Seaborn bug responsible for finding of declining disruptiveness in science

Seaborn bug responsible for finding of declining disruptiveness in science(arxiv.org)

82 points by ossicones 2 years ago | 72 comments

I saw this headline and my first thought was that someone was claiming that a mind impacting virus that evolved in the ocean was causing scientists to do research with less ambition. Which is of course ridiculous lol. But a bug in a visualization library impacting science is also ridiculous.

thayne 2 years ago | |

If I understand the abstract correctly (which I very well might not be), I don't think it is saying a bug caused problems across all of science, but that it resulted in an incorrect conclusion in one meta study of disruptiveness in science.

ossicones 2 years ago | |

Oh man, I’ve been tricked so many times by the names of packages and frameworks… and here I did it to others. Sorry!

xeckr 2 years ago | |

Seeing this headline together with the one about the link between Toxoplasma gondii and entrepreneurship made me wonder if I was still dreaming.

RobotToaster 2 years ago | |

Given that the majority of scientists seem to be cat owners, and toxoplasmosis has been linked to mental illness, it's not entirely implausible that a (human) bug is slowing scientific advancement.

toxik 2 years ago | | |

Got a source on that cat claim, doc?

tempodox 2 years ago | |

Have you ever seen the “BrainDead” series? This idea is not unheard of.

https://www.imdb.com/title/tt4877736

a_gnostic 2 years ago | | |

Thanks for reminding me of this oldie https://m.youtube.com/watch?v=GVvL2ca65DA

raziel2701 2 years ago |

Science communication must be at an all-time low. I initially thought the paper was about a sea-borne pathogen being responsible for a decline in disruptiveness in science, which is a crazy statement.

Then I thought that it was a paper claiming that a bug in the seaborn plotting library in python was responsible for the decline in disruptiveness in science, which is absurd!

Finally I understood, that this is a paper that is debunking another meta paper that claimed that disruptiveness in science had declined. And this new, arxiv paper is showing that a bug in the seaborn plotting library is responsible for the mistake in the analysis that led to that widely publicized conclusion about declining disruptiveness in science. oh boy so many levels...

matthewdgreen 2 years ago | |

Neither the paper title nor the abstract leads with “Seaborn.” The decision to start the submission with “Seaborn bug…” is purely an HN artifact, and nothing to do with science communication.

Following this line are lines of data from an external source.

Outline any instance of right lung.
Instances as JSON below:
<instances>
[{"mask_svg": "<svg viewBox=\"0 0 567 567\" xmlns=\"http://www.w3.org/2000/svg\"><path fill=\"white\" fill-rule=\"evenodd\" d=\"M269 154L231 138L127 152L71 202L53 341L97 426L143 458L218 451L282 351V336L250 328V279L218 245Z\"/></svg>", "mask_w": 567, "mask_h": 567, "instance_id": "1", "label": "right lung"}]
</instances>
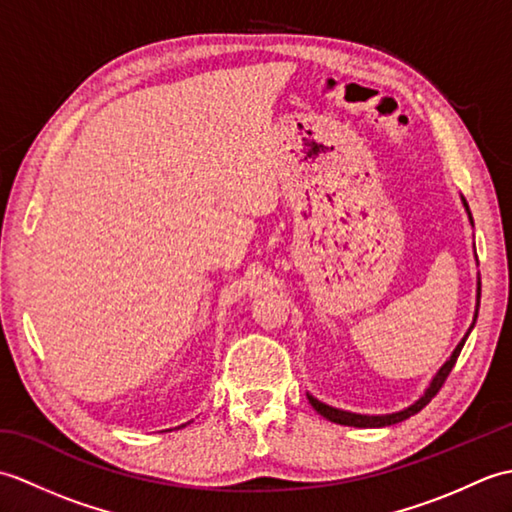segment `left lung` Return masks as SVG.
<instances>
[{
    "label": "left lung",
    "mask_w": 512,
    "mask_h": 512,
    "mask_svg": "<svg viewBox=\"0 0 512 512\" xmlns=\"http://www.w3.org/2000/svg\"><path fill=\"white\" fill-rule=\"evenodd\" d=\"M462 204H464L466 213H469V222H471V226H473V215H471V211H469V204H466V200H464V198H462ZM473 248H475V246H473ZM480 288H482V286H480V277H477V299H475V314H473V323H471L469 332H466V334L462 336V341H460L458 345H455L453 354L447 358V361H444V365L438 369L436 376L431 378L429 387L424 389V394H422V396H420L416 402H411L409 407L400 409V411H391V413H378V416H369V413H354V411L336 409V407H332V405H325V402H321L319 398H314L312 394H308V400H310V405L314 407V411L321 413V416H323L325 420L336 422V424H343V427H358V429H380V427H391V424H396V422H402V420H407V418H411V416H416V413H418L422 407H427L429 402H431V398L438 394L440 387L444 385V380H447V376L451 374V369H453L455 361H458V356H460V352H462V347H464L466 339H469L471 330L475 328L477 310H480Z\"/></svg>",
    "instance_id": "obj_1"
}]
</instances>
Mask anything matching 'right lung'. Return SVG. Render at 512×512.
<instances>
[{"instance_id": "right-lung-1", "label": "right lung", "mask_w": 512, "mask_h": 512, "mask_svg": "<svg viewBox=\"0 0 512 512\" xmlns=\"http://www.w3.org/2000/svg\"><path fill=\"white\" fill-rule=\"evenodd\" d=\"M189 422H191V420H189ZM189 422H184V424H180V427H178V429H182V427H187V424H189ZM169 431H171V429H169Z\"/></svg>"}]
</instances>
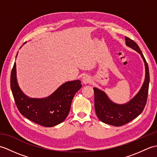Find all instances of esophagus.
<instances>
[{
    "label": "esophagus",
    "instance_id": "34e87169",
    "mask_svg": "<svg viewBox=\"0 0 157 157\" xmlns=\"http://www.w3.org/2000/svg\"><path fill=\"white\" fill-rule=\"evenodd\" d=\"M92 82V79L90 76L88 75H85L84 77H83L82 78V83L84 84H90Z\"/></svg>",
    "mask_w": 157,
    "mask_h": 157
}]
</instances>
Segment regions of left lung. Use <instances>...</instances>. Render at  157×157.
<instances>
[{
	"mask_svg": "<svg viewBox=\"0 0 157 157\" xmlns=\"http://www.w3.org/2000/svg\"><path fill=\"white\" fill-rule=\"evenodd\" d=\"M126 45L141 55L144 61L146 76L142 87L134 98L124 105H117L110 101L104 92L94 88V107L96 115L103 123L114 126H121L137 117L144 110L147 102L149 87L148 63L138 45L128 37H125Z\"/></svg>",
	"mask_w": 157,
	"mask_h": 157,
	"instance_id": "obj_1",
	"label": "left lung"
}]
</instances>
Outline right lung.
<instances>
[{
  "instance_id": "right-lung-1",
  "label": "right lung",
  "mask_w": 157,
  "mask_h": 157,
  "mask_svg": "<svg viewBox=\"0 0 157 157\" xmlns=\"http://www.w3.org/2000/svg\"><path fill=\"white\" fill-rule=\"evenodd\" d=\"M82 88L79 80L67 82L45 98H30L19 88L16 78V64L11 74V88L15 104L25 117L44 127H53L67 117L73 96Z\"/></svg>"
}]
</instances>
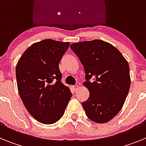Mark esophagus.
<instances>
[{
    "label": "esophagus",
    "instance_id": "1",
    "mask_svg": "<svg viewBox=\"0 0 146 146\" xmlns=\"http://www.w3.org/2000/svg\"><path fill=\"white\" fill-rule=\"evenodd\" d=\"M78 88H79V86H77V85H76V86H72V89L74 90V91H77V89H78Z\"/></svg>",
    "mask_w": 146,
    "mask_h": 146
}]
</instances>
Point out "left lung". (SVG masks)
<instances>
[{
    "mask_svg": "<svg viewBox=\"0 0 146 146\" xmlns=\"http://www.w3.org/2000/svg\"><path fill=\"white\" fill-rule=\"evenodd\" d=\"M70 48L86 73L83 85L90 94L82 104L86 115L96 123L108 122L119 113L129 91L128 62L118 49L102 40L72 44Z\"/></svg>",
    "mask_w": 146,
    "mask_h": 146,
    "instance_id": "1",
    "label": "left lung"
}]
</instances>
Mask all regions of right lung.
<instances>
[{
	"label": "right lung",
	"mask_w": 146,
	"mask_h": 146,
	"mask_svg": "<svg viewBox=\"0 0 146 146\" xmlns=\"http://www.w3.org/2000/svg\"><path fill=\"white\" fill-rule=\"evenodd\" d=\"M69 42L44 39L34 43L23 54L16 66L18 92L32 116L44 124L64 115L72 93L61 82L59 63Z\"/></svg>",
	"instance_id": "right-lung-1"
}]
</instances>
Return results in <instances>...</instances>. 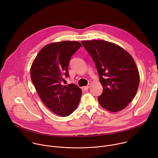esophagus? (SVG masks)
<instances>
[{"instance_id":"esophagus-1","label":"esophagus","mask_w":158,"mask_h":158,"mask_svg":"<svg viewBox=\"0 0 158 158\" xmlns=\"http://www.w3.org/2000/svg\"><path fill=\"white\" fill-rule=\"evenodd\" d=\"M89 87H90V84H88L87 85L83 87V89H84L85 90H87V89H88Z\"/></svg>"}]
</instances>
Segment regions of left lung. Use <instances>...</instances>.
I'll return each mask as SVG.
<instances>
[{"instance_id":"8db88e82","label":"left lung","mask_w":158,"mask_h":158,"mask_svg":"<svg viewBox=\"0 0 158 158\" xmlns=\"http://www.w3.org/2000/svg\"><path fill=\"white\" fill-rule=\"evenodd\" d=\"M82 44L93 59L103 87L98 97L100 105L118 112L132 101L139 84V74L132 56L118 45L102 40Z\"/></svg>"}]
</instances>
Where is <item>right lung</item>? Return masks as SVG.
I'll list each match as a JSON object with an SVG mask.
<instances>
[{
	"label": "right lung",
	"mask_w": 158,
	"mask_h": 158,
	"mask_svg": "<svg viewBox=\"0 0 158 158\" xmlns=\"http://www.w3.org/2000/svg\"><path fill=\"white\" fill-rule=\"evenodd\" d=\"M82 46L77 41H62L46 45L38 53L31 68V77L44 104L55 114L65 117L77 108L82 95L74 84L62 85L69 77L72 56Z\"/></svg>",
	"instance_id": "obj_1"
}]
</instances>
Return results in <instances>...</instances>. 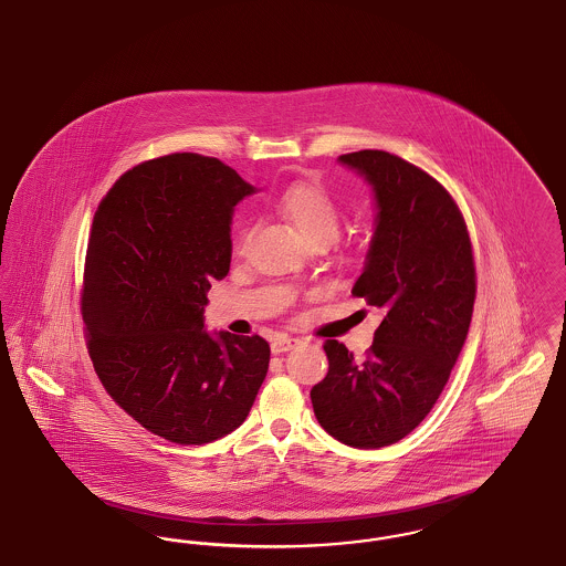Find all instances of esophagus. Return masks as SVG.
<instances>
[{"mask_svg": "<svg viewBox=\"0 0 566 566\" xmlns=\"http://www.w3.org/2000/svg\"><path fill=\"white\" fill-rule=\"evenodd\" d=\"M298 346V339L295 337H286V335H280L271 342V352L273 354H284V352L293 350Z\"/></svg>", "mask_w": 566, "mask_h": 566, "instance_id": "1", "label": "esophagus"}]
</instances>
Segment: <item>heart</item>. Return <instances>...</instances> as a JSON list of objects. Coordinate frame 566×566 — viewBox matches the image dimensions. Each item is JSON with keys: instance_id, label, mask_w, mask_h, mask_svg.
<instances>
[{"instance_id": "heart-1", "label": "heart", "mask_w": 566, "mask_h": 566, "mask_svg": "<svg viewBox=\"0 0 566 566\" xmlns=\"http://www.w3.org/2000/svg\"><path fill=\"white\" fill-rule=\"evenodd\" d=\"M275 210L295 227L296 233L310 245L335 242L344 224V212L337 199L326 187L312 180H296L280 190L275 197ZM245 238L248 229H242L240 245H243Z\"/></svg>"}]
</instances>
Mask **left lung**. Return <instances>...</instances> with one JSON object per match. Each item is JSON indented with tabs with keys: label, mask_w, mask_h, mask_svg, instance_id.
Listing matches in <instances>:
<instances>
[{
	"label": "left lung",
	"mask_w": 566,
	"mask_h": 566,
	"mask_svg": "<svg viewBox=\"0 0 566 566\" xmlns=\"http://www.w3.org/2000/svg\"><path fill=\"white\" fill-rule=\"evenodd\" d=\"M339 161L376 190V233L352 295L384 321L365 358L324 342L328 374L310 397L331 437L374 450L403 439L437 403L469 333L478 275L464 216L431 174L386 150Z\"/></svg>",
	"instance_id": "left-lung-1"
}]
</instances>
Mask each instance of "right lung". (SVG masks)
I'll list each match as a JSON object with an SVG mask.
<instances>
[{
    "instance_id": "obj_1",
    "label": "right lung",
    "mask_w": 566,
    "mask_h": 566,
    "mask_svg": "<svg viewBox=\"0 0 566 566\" xmlns=\"http://www.w3.org/2000/svg\"><path fill=\"white\" fill-rule=\"evenodd\" d=\"M254 192L214 157L174 153L125 171L93 216L81 312L95 374L146 431L201 446L235 431L268 376L270 344L203 331L231 265V214Z\"/></svg>"
}]
</instances>
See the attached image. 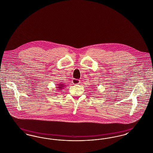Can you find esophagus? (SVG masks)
<instances>
[{
	"mask_svg": "<svg viewBox=\"0 0 153 153\" xmlns=\"http://www.w3.org/2000/svg\"><path fill=\"white\" fill-rule=\"evenodd\" d=\"M72 82H73V84H80V80H78V79H74L72 80Z\"/></svg>",
	"mask_w": 153,
	"mask_h": 153,
	"instance_id": "obj_1",
	"label": "esophagus"
}]
</instances>
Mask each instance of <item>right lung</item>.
Here are the masks:
<instances>
[{"label":"right lung","mask_w":153,"mask_h":153,"mask_svg":"<svg viewBox=\"0 0 153 153\" xmlns=\"http://www.w3.org/2000/svg\"><path fill=\"white\" fill-rule=\"evenodd\" d=\"M57 85V87H56V88H58V90H59L58 91H61V90L62 89H64V88L65 87V85H64V84H62V83L58 84Z\"/></svg>","instance_id":"obj_1"}]
</instances>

ETA: For those who don’t click through, the paper title is “Dataset Artefacts are the Hidden Drivers of the Declining Disruptiveness in Science.” The first few sentences of the abstract are:

“Park et al. [1] reported a decline in the disruptiveness of scientific and technological knowledge over time. Their main finding is based on the computation of CD indices, a measure of disruption in citation networks [2], across almost 45 million papers and 3.9 million patents. Due to a factual plotting mistake, database entries with zero references were omitted in the CD index distributions, hiding a large number of outliers with a maximum CD index of one, while keeping them in the analysis [1].”

mglz 2 years ago | |

> Science communication must be at an all-time low.

It's arxiv, not a press release. :)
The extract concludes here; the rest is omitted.